Prof. Paczkowski: nie zetknąłem się z fałszowaniem teczek
Prof. Andrzej Paczkowski, historyk badający m.in. akta służb specjalnych PRL, nie zetknął się nigdy z ich fałszowaniem, choć nie wyklucza, że mogło do tego dochodzić zarówno przed 1989 r., jak i po tej dacie.
02.06.2006 | aktual.: 02.06.2006 17:17
Zalogowani mogą więcej
Możesz zapisać ten artykuł na później. Znajdziesz go potem na swoim koncie użytkownika
Nie zetknąłem się też, by ktoś z moich kolegów spotkał się z takim fałszerstwem - powiedział Paczkowski. Dodał, że historyk ma instrumenty, by wyśledzić ewentualne fałszerstwo, pod warunkiem bardzo dobrej znajomości obiegu materiałów archiwalnych służb specjalnych PRL.
Z kolei szef działającego od 1999 r.
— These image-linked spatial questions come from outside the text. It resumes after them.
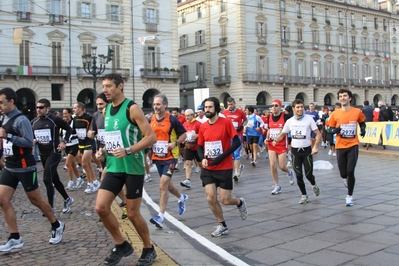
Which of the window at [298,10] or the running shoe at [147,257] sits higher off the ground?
the window at [298,10]

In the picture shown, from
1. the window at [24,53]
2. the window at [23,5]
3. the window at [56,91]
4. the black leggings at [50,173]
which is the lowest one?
the black leggings at [50,173]

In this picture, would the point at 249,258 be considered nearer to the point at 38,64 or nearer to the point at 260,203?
the point at 260,203

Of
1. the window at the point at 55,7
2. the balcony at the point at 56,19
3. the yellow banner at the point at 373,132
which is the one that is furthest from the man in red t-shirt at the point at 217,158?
the window at the point at 55,7

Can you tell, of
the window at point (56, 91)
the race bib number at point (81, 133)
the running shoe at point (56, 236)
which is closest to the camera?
the running shoe at point (56, 236)

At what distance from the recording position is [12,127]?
5.78m

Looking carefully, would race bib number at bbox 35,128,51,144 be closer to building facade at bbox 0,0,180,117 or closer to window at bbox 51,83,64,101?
building facade at bbox 0,0,180,117

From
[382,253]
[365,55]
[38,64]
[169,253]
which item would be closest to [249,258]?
[169,253]

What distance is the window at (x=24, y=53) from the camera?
3788cm

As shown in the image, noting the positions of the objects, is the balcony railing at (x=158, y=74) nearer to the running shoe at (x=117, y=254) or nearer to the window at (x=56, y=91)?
the window at (x=56, y=91)

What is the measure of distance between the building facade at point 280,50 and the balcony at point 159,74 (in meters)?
8.34

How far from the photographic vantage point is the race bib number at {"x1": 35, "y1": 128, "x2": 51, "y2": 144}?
26.0 feet

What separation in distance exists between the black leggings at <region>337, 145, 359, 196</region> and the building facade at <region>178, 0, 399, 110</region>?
42549 mm

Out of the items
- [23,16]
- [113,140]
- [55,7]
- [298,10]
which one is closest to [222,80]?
[298,10]

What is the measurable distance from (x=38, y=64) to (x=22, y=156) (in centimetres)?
3537
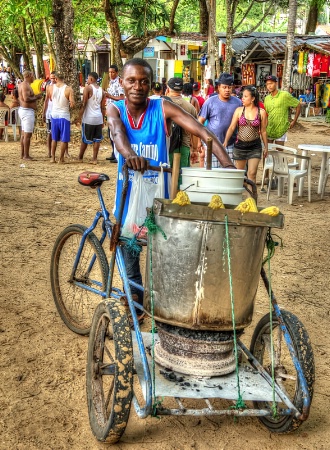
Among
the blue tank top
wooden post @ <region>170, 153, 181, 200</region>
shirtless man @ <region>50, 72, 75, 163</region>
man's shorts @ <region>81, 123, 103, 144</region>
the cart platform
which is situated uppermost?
the blue tank top

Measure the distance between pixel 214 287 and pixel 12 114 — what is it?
14714 millimetres

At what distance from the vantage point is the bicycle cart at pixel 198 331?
2.83m

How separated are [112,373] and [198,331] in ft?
1.68

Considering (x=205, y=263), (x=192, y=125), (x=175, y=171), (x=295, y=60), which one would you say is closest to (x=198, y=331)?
(x=205, y=263)

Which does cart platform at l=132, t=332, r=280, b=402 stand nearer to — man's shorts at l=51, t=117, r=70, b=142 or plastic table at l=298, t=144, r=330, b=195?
plastic table at l=298, t=144, r=330, b=195

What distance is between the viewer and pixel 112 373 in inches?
124

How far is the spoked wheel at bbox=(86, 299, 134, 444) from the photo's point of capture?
281cm

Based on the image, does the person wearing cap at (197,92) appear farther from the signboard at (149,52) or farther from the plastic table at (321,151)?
the signboard at (149,52)

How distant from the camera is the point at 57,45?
48.4 ft

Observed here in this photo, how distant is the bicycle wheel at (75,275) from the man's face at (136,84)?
1037 millimetres

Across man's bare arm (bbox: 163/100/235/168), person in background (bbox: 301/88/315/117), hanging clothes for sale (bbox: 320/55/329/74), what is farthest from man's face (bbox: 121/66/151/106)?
hanging clothes for sale (bbox: 320/55/329/74)

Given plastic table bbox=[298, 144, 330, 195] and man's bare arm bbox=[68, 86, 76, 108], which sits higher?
man's bare arm bbox=[68, 86, 76, 108]

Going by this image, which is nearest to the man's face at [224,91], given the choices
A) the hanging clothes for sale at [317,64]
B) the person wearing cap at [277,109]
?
the person wearing cap at [277,109]

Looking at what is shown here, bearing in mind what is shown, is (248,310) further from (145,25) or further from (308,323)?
(145,25)
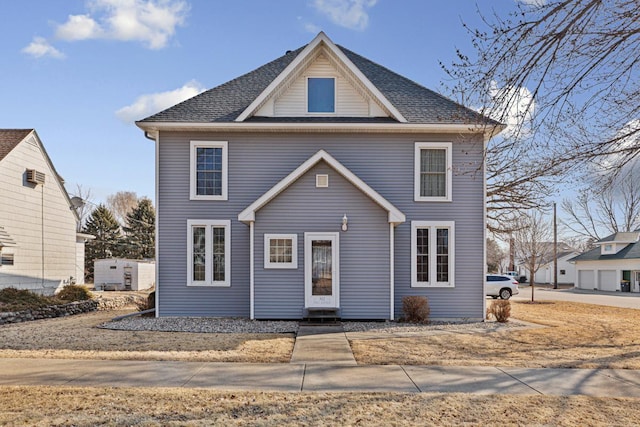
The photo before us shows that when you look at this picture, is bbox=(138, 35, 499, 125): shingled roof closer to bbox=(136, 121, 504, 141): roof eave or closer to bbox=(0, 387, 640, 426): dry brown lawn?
bbox=(136, 121, 504, 141): roof eave

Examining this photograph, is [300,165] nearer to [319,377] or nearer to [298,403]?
[319,377]

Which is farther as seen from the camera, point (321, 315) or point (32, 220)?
point (32, 220)

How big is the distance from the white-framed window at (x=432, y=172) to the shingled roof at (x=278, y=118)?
811mm

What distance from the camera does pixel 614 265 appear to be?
130 ft

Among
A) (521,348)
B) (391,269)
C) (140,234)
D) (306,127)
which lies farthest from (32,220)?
(140,234)

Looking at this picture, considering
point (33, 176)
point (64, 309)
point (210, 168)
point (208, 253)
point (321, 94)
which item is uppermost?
point (321, 94)

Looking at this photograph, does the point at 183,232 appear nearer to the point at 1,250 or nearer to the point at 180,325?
the point at 180,325

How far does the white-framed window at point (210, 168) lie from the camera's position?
14500 mm

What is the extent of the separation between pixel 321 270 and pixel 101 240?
3753cm

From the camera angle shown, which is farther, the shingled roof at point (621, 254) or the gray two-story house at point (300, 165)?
the shingled roof at point (621, 254)

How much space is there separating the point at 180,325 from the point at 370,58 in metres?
11.6

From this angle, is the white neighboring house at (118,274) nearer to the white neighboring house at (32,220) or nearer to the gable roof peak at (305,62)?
the white neighboring house at (32,220)

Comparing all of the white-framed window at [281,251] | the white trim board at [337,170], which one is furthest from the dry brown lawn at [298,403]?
the white trim board at [337,170]

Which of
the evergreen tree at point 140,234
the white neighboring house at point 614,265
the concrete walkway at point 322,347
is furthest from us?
the evergreen tree at point 140,234
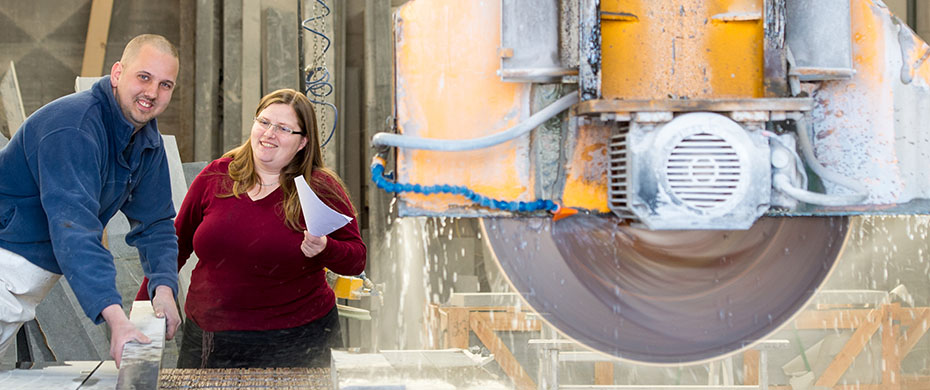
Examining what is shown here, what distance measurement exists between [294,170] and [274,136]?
138 mm

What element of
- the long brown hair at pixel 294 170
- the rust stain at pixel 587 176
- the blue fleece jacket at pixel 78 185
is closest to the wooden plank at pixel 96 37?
the long brown hair at pixel 294 170

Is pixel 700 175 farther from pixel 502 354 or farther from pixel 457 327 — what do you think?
pixel 457 327

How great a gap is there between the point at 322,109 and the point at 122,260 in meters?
1.38

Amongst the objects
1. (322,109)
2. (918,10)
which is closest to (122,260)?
(322,109)

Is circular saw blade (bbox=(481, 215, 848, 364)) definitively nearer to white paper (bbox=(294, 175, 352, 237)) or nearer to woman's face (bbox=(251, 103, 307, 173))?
white paper (bbox=(294, 175, 352, 237))

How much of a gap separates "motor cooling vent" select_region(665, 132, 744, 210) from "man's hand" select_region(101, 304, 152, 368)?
1.08 m

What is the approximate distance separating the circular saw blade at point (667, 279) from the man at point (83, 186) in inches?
32.2

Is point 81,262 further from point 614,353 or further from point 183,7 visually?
point 183,7

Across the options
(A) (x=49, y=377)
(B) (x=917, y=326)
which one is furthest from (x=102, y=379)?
(B) (x=917, y=326)

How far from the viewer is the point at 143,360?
1.50m

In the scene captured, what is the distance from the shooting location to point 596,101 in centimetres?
136

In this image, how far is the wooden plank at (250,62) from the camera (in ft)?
15.7

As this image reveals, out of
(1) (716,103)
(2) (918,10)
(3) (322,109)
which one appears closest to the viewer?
(1) (716,103)

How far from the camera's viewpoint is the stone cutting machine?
1.37m
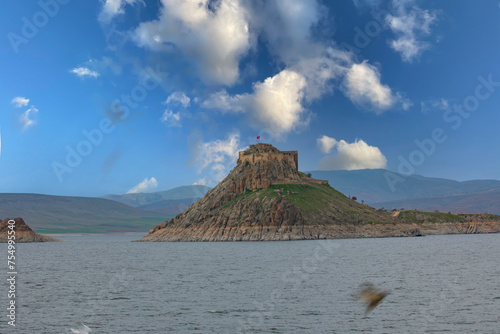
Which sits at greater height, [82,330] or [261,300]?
[261,300]

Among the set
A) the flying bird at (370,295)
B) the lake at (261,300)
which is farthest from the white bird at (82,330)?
the flying bird at (370,295)

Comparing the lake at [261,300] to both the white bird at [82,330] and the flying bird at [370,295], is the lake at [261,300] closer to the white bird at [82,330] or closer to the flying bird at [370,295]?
the white bird at [82,330]

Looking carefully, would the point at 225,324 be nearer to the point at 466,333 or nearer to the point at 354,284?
the point at 466,333

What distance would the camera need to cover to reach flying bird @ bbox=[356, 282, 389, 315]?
59600 millimetres

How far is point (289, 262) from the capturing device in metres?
114

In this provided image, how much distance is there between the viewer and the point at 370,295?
66312 mm

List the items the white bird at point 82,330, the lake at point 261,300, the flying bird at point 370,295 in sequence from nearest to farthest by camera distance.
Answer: the white bird at point 82,330, the lake at point 261,300, the flying bird at point 370,295

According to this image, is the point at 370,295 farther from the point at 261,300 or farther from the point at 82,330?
the point at 82,330

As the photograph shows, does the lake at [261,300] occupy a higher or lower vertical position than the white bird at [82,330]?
→ higher

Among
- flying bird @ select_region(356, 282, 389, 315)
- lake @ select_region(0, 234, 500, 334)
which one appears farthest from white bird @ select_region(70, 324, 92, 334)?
flying bird @ select_region(356, 282, 389, 315)

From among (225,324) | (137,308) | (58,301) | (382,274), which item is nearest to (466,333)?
(225,324)

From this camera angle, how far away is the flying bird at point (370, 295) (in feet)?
196

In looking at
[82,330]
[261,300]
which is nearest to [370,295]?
[261,300]

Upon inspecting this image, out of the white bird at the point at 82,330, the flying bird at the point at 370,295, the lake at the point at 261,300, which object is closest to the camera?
the white bird at the point at 82,330
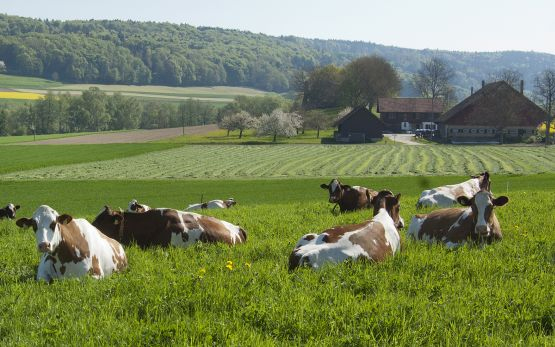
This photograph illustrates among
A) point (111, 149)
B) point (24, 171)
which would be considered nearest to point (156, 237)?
point (24, 171)

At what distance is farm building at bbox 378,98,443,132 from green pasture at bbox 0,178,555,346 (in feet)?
453

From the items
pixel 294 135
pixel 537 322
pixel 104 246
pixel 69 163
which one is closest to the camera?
pixel 537 322

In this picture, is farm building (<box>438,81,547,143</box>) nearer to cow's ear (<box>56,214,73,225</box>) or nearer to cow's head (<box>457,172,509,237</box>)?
cow's head (<box>457,172,509,237</box>)

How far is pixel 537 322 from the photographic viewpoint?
700 cm

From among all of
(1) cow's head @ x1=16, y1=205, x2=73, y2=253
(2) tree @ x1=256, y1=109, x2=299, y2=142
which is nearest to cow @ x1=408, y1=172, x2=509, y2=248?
(1) cow's head @ x1=16, y1=205, x2=73, y2=253

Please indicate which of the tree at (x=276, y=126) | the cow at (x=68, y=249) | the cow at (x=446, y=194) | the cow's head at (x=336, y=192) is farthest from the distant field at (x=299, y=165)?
the cow at (x=68, y=249)

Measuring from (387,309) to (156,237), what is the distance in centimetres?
750

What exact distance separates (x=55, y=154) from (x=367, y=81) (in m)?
97.3

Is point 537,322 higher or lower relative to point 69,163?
higher

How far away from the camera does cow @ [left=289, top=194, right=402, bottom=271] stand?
988 centimetres

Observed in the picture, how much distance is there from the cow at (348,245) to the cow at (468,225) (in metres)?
1.91

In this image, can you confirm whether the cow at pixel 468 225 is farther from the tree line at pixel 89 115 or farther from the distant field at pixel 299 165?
the tree line at pixel 89 115

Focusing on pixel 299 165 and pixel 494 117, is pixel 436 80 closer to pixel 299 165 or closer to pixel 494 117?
pixel 494 117

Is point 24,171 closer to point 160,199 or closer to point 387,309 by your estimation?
point 160,199
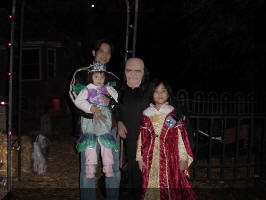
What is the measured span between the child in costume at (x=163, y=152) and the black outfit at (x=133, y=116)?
235 millimetres

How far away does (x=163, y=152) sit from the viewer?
3514 mm

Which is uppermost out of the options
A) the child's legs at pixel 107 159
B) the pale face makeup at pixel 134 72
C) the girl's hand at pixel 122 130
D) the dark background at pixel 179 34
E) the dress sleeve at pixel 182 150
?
the dark background at pixel 179 34

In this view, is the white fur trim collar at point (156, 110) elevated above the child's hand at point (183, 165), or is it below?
above

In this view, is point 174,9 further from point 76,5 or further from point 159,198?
point 159,198

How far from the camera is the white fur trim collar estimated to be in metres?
3.54

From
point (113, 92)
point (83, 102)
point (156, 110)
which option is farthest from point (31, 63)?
point (156, 110)

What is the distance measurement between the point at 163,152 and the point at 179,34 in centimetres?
1315

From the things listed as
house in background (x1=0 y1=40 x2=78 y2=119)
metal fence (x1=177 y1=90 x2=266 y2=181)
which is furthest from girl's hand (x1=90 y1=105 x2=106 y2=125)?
house in background (x1=0 y1=40 x2=78 y2=119)

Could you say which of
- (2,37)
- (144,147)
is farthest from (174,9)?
(144,147)

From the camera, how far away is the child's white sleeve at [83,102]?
360 centimetres

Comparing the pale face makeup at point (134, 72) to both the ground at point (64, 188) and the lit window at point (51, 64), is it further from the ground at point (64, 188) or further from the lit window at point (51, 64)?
the lit window at point (51, 64)

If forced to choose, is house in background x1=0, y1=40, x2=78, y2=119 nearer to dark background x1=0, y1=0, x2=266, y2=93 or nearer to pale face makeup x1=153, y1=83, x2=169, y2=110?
dark background x1=0, y1=0, x2=266, y2=93

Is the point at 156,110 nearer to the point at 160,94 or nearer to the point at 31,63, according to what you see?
the point at 160,94

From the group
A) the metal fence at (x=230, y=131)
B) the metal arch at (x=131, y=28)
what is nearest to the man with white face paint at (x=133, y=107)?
the metal arch at (x=131, y=28)
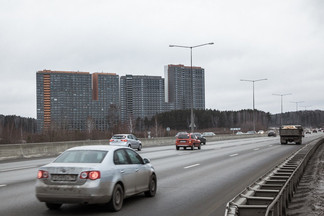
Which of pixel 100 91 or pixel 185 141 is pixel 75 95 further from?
pixel 185 141

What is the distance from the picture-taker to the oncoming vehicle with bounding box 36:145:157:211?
9.16 metres

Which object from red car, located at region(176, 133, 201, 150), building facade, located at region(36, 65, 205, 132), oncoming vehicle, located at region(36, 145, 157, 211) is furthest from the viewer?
building facade, located at region(36, 65, 205, 132)

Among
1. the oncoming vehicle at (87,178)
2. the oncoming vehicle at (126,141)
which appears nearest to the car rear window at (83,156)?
the oncoming vehicle at (87,178)

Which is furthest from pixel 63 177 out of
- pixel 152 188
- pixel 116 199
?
pixel 152 188

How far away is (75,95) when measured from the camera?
146m

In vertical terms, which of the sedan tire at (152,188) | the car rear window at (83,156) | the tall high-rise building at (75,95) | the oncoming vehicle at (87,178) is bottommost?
the sedan tire at (152,188)

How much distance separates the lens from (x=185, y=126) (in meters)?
170

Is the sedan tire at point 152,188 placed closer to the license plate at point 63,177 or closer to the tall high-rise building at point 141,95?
the license plate at point 63,177

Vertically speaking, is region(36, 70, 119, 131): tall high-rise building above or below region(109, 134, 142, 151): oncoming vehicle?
above

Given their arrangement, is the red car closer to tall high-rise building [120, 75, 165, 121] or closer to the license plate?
the license plate

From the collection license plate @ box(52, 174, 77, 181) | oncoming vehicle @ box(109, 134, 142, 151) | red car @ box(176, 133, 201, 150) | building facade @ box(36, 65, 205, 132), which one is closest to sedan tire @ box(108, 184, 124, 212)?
license plate @ box(52, 174, 77, 181)

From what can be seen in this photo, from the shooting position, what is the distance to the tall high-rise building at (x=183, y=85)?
144m

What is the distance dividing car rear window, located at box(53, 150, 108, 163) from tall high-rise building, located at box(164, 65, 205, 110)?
424 feet

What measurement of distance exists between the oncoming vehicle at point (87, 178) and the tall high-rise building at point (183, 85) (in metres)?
129
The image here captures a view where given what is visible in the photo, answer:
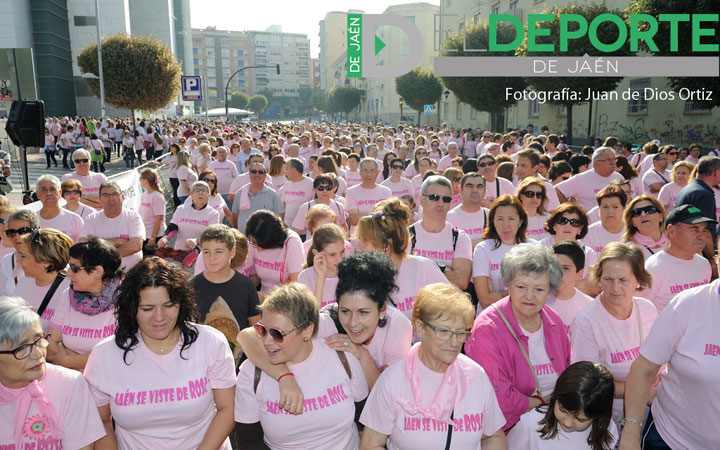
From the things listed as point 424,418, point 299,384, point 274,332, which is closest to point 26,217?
point 274,332

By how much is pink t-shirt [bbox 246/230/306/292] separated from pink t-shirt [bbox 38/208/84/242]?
227 cm

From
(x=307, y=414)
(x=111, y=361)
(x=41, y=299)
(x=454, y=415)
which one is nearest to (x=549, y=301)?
(x=454, y=415)

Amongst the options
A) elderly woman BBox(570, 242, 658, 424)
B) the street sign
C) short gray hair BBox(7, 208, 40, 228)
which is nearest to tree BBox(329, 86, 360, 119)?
the street sign

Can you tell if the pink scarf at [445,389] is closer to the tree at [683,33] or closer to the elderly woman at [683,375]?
the elderly woman at [683,375]

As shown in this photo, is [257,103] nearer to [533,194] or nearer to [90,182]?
[90,182]

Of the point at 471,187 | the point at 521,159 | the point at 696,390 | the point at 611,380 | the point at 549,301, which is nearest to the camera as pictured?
the point at 696,390

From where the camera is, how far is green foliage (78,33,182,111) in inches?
1361

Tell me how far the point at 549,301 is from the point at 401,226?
1150 millimetres

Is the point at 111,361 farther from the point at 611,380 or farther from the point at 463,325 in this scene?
the point at 611,380

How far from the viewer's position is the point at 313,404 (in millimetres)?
2635

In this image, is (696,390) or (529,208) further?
(529,208)

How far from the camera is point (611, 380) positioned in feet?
8.89

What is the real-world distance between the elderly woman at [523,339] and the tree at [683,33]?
1400 centimetres

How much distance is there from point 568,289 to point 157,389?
8.67ft
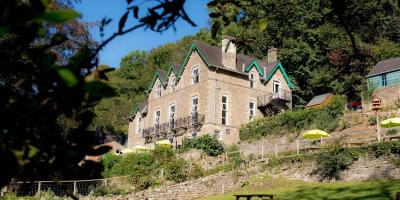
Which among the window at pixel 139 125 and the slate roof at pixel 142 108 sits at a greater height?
the slate roof at pixel 142 108

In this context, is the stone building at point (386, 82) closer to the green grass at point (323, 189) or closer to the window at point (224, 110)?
the window at point (224, 110)

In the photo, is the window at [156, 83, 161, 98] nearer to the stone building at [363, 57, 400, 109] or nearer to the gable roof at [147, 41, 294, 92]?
the gable roof at [147, 41, 294, 92]

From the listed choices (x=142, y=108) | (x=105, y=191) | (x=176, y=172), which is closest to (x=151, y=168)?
(x=176, y=172)

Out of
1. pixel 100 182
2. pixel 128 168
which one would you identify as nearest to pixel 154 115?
pixel 128 168

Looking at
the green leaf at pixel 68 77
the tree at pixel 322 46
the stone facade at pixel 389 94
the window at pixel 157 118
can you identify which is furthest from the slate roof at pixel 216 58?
the green leaf at pixel 68 77

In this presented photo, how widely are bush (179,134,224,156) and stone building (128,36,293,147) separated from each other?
3.99 metres

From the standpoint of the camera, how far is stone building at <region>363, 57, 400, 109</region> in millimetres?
35562

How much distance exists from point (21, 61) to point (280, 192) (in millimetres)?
19401

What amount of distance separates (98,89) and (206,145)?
30.8m

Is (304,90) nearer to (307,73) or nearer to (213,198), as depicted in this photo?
(307,73)

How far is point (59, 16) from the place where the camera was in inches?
63.9

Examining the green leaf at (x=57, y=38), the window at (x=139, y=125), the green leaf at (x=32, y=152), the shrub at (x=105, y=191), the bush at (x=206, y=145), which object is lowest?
the shrub at (x=105, y=191)

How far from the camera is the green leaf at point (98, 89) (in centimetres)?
173

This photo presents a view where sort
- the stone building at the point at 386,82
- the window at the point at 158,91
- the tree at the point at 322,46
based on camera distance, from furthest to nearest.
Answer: the tree at the point at 322,46, the window at the point at 158,91, the stone building at the point at 386,82
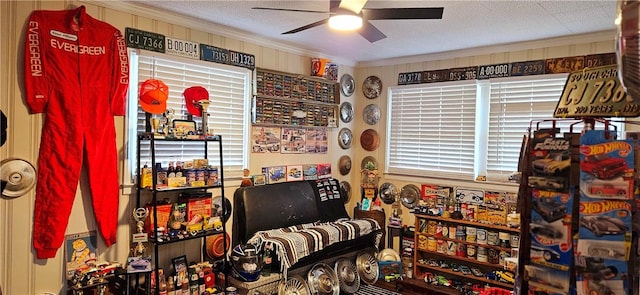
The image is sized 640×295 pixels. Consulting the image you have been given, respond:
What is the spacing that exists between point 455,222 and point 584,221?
2683 mm

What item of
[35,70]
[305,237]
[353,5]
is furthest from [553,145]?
[35,70]

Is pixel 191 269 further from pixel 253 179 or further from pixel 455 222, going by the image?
pixel 455 222

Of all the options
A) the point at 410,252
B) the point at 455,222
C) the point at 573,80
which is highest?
the point at 573,80

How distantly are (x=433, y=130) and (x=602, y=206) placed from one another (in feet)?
10.3

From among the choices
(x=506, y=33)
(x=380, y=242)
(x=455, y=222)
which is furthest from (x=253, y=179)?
(x=506, y=33)

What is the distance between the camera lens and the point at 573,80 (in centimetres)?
197

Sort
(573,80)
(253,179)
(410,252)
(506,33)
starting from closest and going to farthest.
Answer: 1. (573,80)
2. (506,33)
3. (253,179)
4. (410,252)

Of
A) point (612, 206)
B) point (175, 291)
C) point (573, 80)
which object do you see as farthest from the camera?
point (175, 291)

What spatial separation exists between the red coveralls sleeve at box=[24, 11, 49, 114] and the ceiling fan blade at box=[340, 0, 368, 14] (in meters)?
1.94

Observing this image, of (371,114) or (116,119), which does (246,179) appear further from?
(371,114)

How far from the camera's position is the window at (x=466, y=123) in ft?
13.3

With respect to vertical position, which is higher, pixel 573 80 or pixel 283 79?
pixel 283 79

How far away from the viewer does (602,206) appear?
1613mm

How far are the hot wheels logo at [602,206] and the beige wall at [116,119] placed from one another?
2623 mm
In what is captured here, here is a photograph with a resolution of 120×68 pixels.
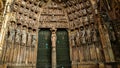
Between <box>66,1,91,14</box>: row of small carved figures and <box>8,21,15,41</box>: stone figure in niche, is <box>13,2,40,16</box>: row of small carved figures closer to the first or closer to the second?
<box>8,21,15,41</box>: stone figure in niche

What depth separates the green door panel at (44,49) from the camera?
20.1ft

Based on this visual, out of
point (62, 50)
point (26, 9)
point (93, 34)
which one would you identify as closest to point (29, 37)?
point (26, 9)

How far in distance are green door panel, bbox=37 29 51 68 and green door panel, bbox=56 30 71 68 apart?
19.8 inches

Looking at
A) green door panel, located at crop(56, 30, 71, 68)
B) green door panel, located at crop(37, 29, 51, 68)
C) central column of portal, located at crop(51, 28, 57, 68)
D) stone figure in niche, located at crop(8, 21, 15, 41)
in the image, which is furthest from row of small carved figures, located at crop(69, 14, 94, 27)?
stone figure in niche, located at crop(8, 21, 15, 41)

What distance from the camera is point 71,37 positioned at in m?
6.56

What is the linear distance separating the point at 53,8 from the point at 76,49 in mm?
2997

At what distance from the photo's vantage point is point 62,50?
6.54 m

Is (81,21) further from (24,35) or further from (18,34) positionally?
(18,34)

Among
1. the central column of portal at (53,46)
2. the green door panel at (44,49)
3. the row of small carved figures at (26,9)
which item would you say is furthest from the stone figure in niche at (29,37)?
the central column of portal at (53,46)

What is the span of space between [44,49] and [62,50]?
3.22 feet

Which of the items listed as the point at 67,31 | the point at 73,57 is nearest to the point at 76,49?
the point at 73,57

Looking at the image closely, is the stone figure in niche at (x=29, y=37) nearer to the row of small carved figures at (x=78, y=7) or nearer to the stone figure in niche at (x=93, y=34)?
the row of small carved figures at (x=78, y=7)

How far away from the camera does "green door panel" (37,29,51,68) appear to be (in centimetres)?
613

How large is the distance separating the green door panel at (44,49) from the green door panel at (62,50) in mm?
504
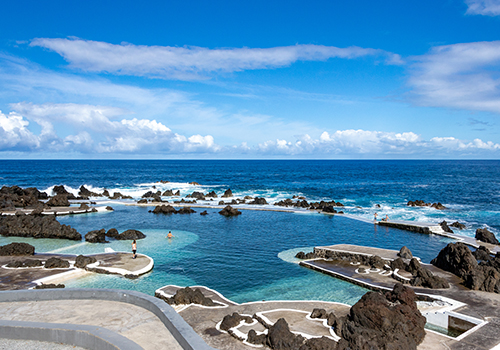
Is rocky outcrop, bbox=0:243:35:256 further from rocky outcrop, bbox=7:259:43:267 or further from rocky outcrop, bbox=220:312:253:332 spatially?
rocky outcrop, bbox=220:312:253:332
Sądu Lustracyjnego Zbigniew Puszkarski powiedział, że "nie przypomina sobie", by doszło do wykrycia przez sąd zamierzonego fałszerstwa akt służb specjalnych PRL.
Dodał zaś, że były sytuacje, "choć nie częste", iż sąd uznawał za niewiarygodne zapiski oficerów SB, dokonywane na podstawie rozmów z osobą, która miała być agentem. W świetle innych dowodów takie zapisy okazywały się czasem niewiarygodne - oświadczył sędzia. Dodał, że autentyczność własnoręcznych raportów osób lustrowanych sąd potwierdzał dokonując ich ekspertyz grafologicznych.
Najgłośniejszym zamierzonym fałszerstwem SB były wytworzone w początku lat 70. "fałszywki" o rzekomej współpracy z hitlerowcami ówczesnego szefa Rozgłośni Polskiej Radia Wolnej Europa Jana Nowaka-Jeziorańskiego. SB podrzucało je jego przeciwnikom na emigracji.
Jak ustalił na podstawie akt IPN historyk PRL Paweł Machcewicz, źródłem tej "największej kampanii dezinformacyjnej służb PRL", był Wiktor Trościanko, zasłużony dziennikarz Wolnej Europy - w latach 1965-1971 informator wojskowych służb specjalnych PRL. To właśnie on doradził wywiadowi PRL atak na Nowaka-Jeziorańskiego "przy poparciu dokumentami". Wywiad PRL sporządził "fałszywkę" w tej sprawie, którą rozesłano do ważnych osób z emigracji.
Te właśnie "fałszywki" były podstawą ataku w 2001 r. szefa Kongresu Polonii Amerykańskiej Edwarda Moskala na Nowaka- Jeziorańskiego, którego oskarżył on o kolaborację z hitlerowcami podczas wojny.
Sprawę bada pion śledczy IPN, o co w 2001 r. wystąpił już nieżyjący Nowak-Jeziorański po oskarżeniach Moskala. W 2004 r. IPN prawomocnie zakończył sprawę rzekomej współpracy Nowaka- Jeziorańskiego z okupantem. Nie ma nawet cienia dowodu na taką współpracę - mówił wtedy szef pionu śledczego IPN prof. Witold Kulesza. Dodawał natomiast, że nadal trwa ustalanie, kto ze służb specjalnych PRL odpowiada za tę prowokację.
Ja się nie boję; nic nie wiem o śledztwie IPN w tej sprawie - mówił w 2004 r. agent PRL w Radiu Wolna Europa kpt. Andrzej Czechowicz.